Il presidente di Confindustria Puglia Sergio Fontana ha, a sua volta, rimarcato l’assenza di una strategia nazionale. “La transizione verso l’auto elettrica ha avuto un’accelerazione troppo repentina, che sta schiacciando tutta l’industria automobilistica. Questo non significa che dobbiamo arrenderci alla storia – ha detto Fontana – ma dobbiamo attrezzarci per cavalcare il cambiamento”. Fontana ha quindi difeso la Bosch che “Sta facendo la sua parte. In soli 4 anni ha messo a punto ben 7 nuovi prodotti ed è pronta a intraprendere una coraggiosa riconversione. Per sostenere questa sfida, però, la Bosch deve poter contare su politiche industriali adeguate“. Nonostante la pandemia il gruppo Bosch ha chiuso il 2020 con profitti per 749 milioni di euro. Nel 2019 l’utile aveva superato i 2 miliardi di euro. Non è chiarissimo perché la sua conversione debba essere finanziata anche dai contribuenti italiani ma tant’è.
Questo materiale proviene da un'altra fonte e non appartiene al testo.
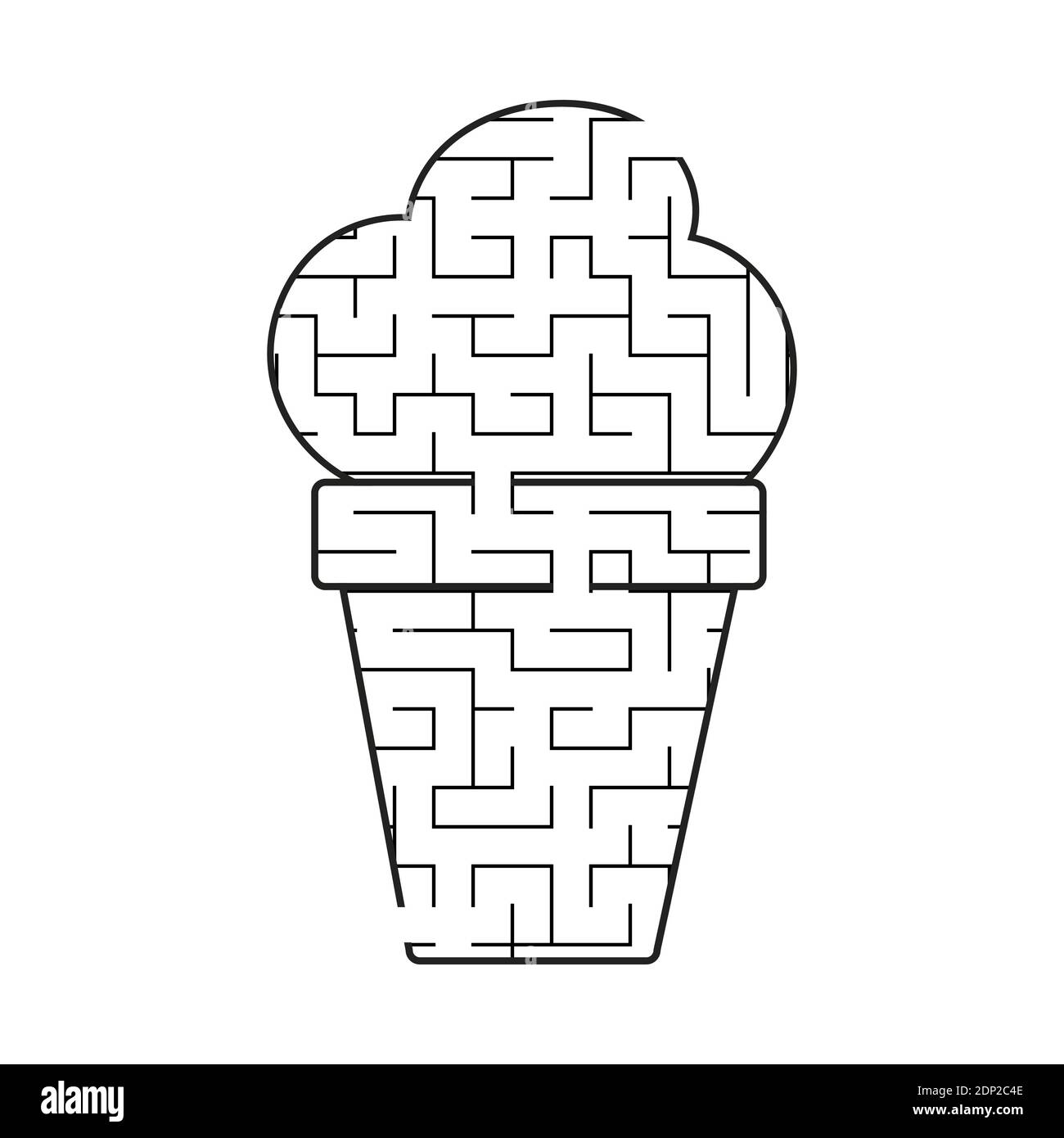 Black Labyrinth Appetizing Ice Cream Kids Worksheets Activity Page Game Puzzle For Children Tasty Food Maze Conundrum Vector Illustration Stock Vector Image U0026 Art Alamy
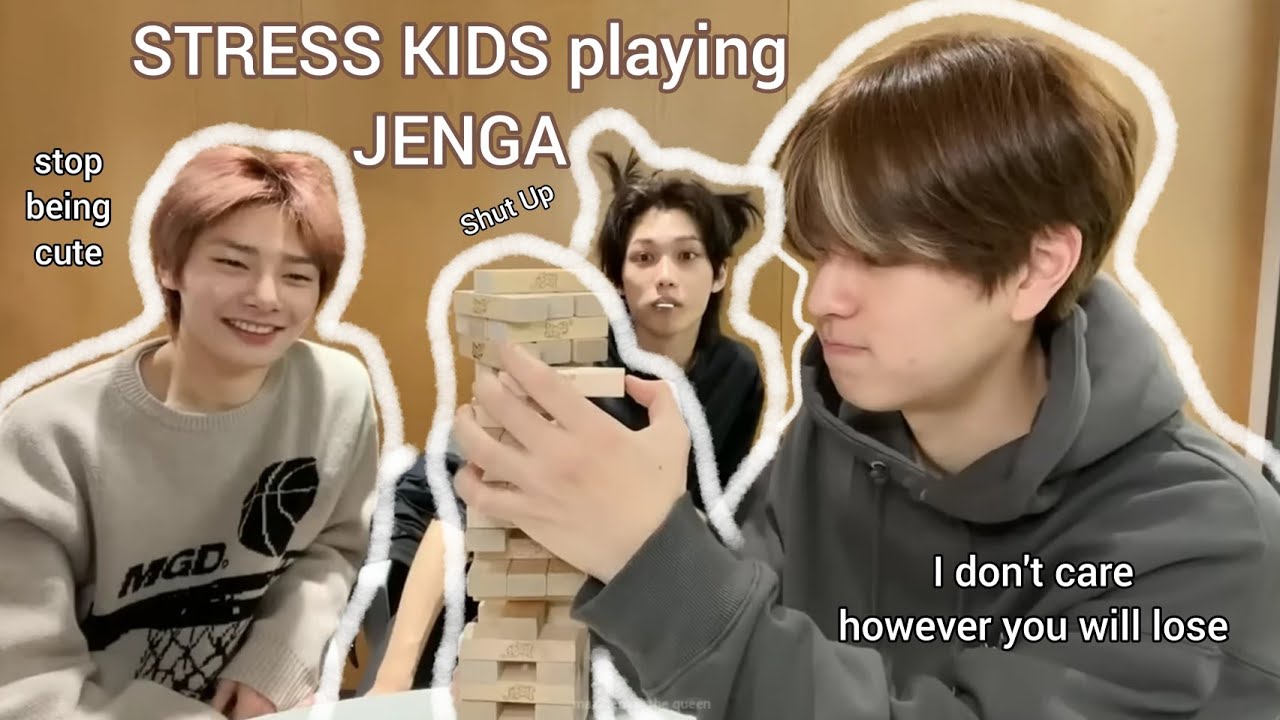 [ENG] Stray Kids playing Jenga and it was so stressful (Felix, Seungmin, I.N aka BokSeungAh)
In Italia il 50-60% dei fornitori lavora per Stellantis. Il gruppo ha da poco compiuto un anno ed è nato dall’unione tra Fca e la francese Psa. La famiglia Agnelli/Elkann è il primo azionista con il 14%, ma la maggioranza fa capo a soci esteri. Lo Stato francese ha inoltre una quota del 6% e l’amministratore delegato Carlos Tavares è espressione di Psa. Il gruppo ha annunciato ieri di aver restituito anzitempo il prestito da 6,3 miliardi di euro erogato da Intesa Sanpaolo ma garantito dallo Stato italiano (tramite Sace). Garanzia che ha permesso, prima a Fca e poi a Stellantis, di finanziarsi a tassi particolarmente vantaggiosi. La garanzia era però accompagnata da un vincolo, piuttosto generico, a non licenziare. Come sottolinea Airaudo licenziamenti veri e propri non ce ne sono stati ma, con l’accordo dei sindacati, il gruppo è comunque riuscito a ridimensionare di 2mila persone la sua forza lavoro in Italia e a chiudere lo storico stabilimento di Grugliasco. Sta di fatto che con il rimborso del prestito ora questa leva negoziale viene meno. Stellanstis ha mano libera, nel licenziare o nell’appoggiarsi alla cassa integrazione come ha sempre fatto Fca. “La Germania ha varato un piano di incentivi focalizzato sui modelli prodotti nel paese. In Italia questo non accade e si rischia anzi di erogare aiuti per vetture che magari vengono costruite in Polonia o altrove”, ragiona Airaudo che aggiunge, “In questa situazione non mi stupirei di vedere la nuova Panda ‘migrare’ verso la Spagna”.